◆ **Available data**:
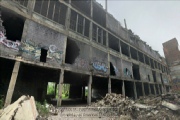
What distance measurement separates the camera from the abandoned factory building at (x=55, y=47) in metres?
8.23

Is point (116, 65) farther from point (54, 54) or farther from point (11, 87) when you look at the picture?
point (11, 87)

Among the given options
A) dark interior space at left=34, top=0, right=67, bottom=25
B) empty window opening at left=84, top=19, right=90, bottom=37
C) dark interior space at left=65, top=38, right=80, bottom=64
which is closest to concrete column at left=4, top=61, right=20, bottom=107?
dark interior space at left=34, top=0, right=67, bottom=25

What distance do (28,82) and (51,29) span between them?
5.76m

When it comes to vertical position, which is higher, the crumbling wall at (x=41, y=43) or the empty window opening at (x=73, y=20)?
the empty window opening at (x=73, y=20)

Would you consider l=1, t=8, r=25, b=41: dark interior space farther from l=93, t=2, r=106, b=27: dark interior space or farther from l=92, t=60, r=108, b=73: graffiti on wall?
l=93, t=2, r=106, b=27: dark interior space

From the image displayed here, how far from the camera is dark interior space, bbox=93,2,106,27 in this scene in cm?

◆ **What is expected**: Copy out the material above word for word, omitting the pictures.

◆ **Final answer**:
What distance measurement separates the camera from the abandoned factory building at (x=55, y=47) in metres?
8.23

Is point (116, 65) farther from point (54, 54) or farther from point (11, 87) when you look at the picture?
point (11, 87)

Among the given options
A) dark interior space at left=34, top=0, right=67, bottom=25
B) empty window opening at left=84, top=19, right=90, bottom=37
C) dark interior space at left=65, top=38, right=80, bottom=64
which is closest to concrete column at left=4, top=61, right=20, bottom=107?
dark interior space at left=34, top=0, right=67, bottom=25

What distance do (28,82) and (51,29) span between them?
5.76m

When it comes to vertical position, which is higher, the crumbling wall at (x=41, y=43) or the empty window opening at (x=73, y=20)?
the empty window opening at (x=73, y=20)

Would you consider l=1, t=8, r=25, b=41: dark interior space farther from l=93, t=2, r=106, b=27: dark interior space or farther from l=92, t=60, r=108, b=73: graffiti on wall?
l=93, t=2, r=106, b=27: dark interior space

From the image displayed here, how far from the camera is dark interior space, bbox=93,2,106,27 in this scene in cm?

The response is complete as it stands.